Selebihnya, kita tidak menemukan dalam komunikasi periklanan, pemilihan nama acara, dan praktik berbahasa di dalam siaran itu sendiri. Alasannya, bahasa baku tidak bernilai jual (ekonomis), tidak gaul (komunikatif), tidak mengangkat gengsi (pencitraan), dan tidak mampu meraih penghayatan pembaca (intensitas). Kenyataan itu menempatkan bahasa Indonesia bukan lagi sebagai gaya hidup, bukan bagian dari jiwa penutur.

Kenyataan itu dapat dipahami melalui teori klasik Ludwig Wittgenstein. Katanya, "Tindak berbahasa sangat terikat dengan konteks yang membangun pembicaraan (Philosophical Investigaton, 1989:16)." Konteks itu adalah ruang dan waktu, tujuan penutur, dan segmen pendengar. Ketika seorang penutur berbicara, hal itu berarti mengikuti aturan yang ditentukan oleh kontekstualitas.

□ □ □ □

= TUGAS YANG DIKERJAKAN =
Ketik ulang tanpa perubahan bagian teks bacaan tentang bahasa baku di atas yang diawali kata-kata berisi "Selebihnya, kita tidak" dan diakhiri "dari jiwa penutur.".

= DATA YANG DITAMPILKAN =
□ □ □ □

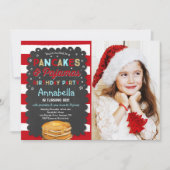 Pancake and Pajamas Birthday Invitation PJ's Party Kaart (Voorkant)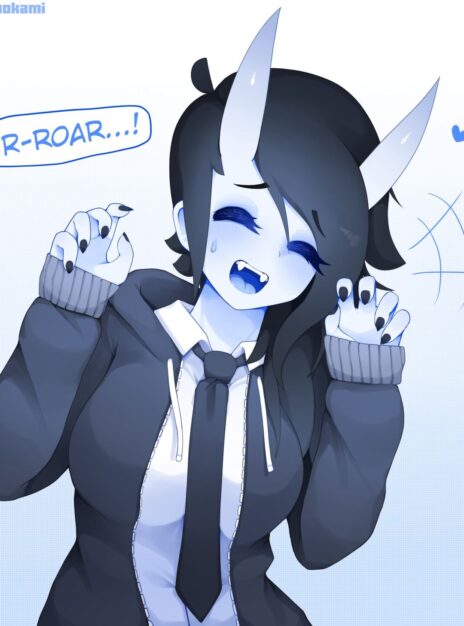 mangaporn.net - Oh Wow What A Ferocious Oni! So Scary!! – Ahegaokami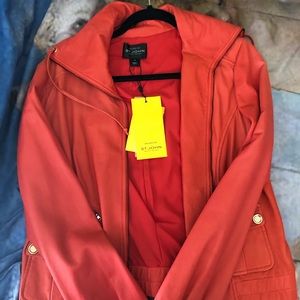 ST. JOHN boutique leather jacket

□ □ □ □

= BAGIAN JAWABAN =
Selebihnya, kita tidak menemukan dalam komunikasi periklanan, pemilihan nama acara, dan praktik berbahasa di dalam siaran itu sendiri. Alasannya, bahasa baku tidak bernilai jual (ekonomis), tidak gaul (komunikatif), tidak mengangkat gengsi (pencitraan), dan tidak mampu meraih penghayatan pembaca (intensitas). Kenyataan itu menempatkan bahasa Indonesia bukan lagi sebagai gaya hidup, bukan bagian dari jiwa penutur.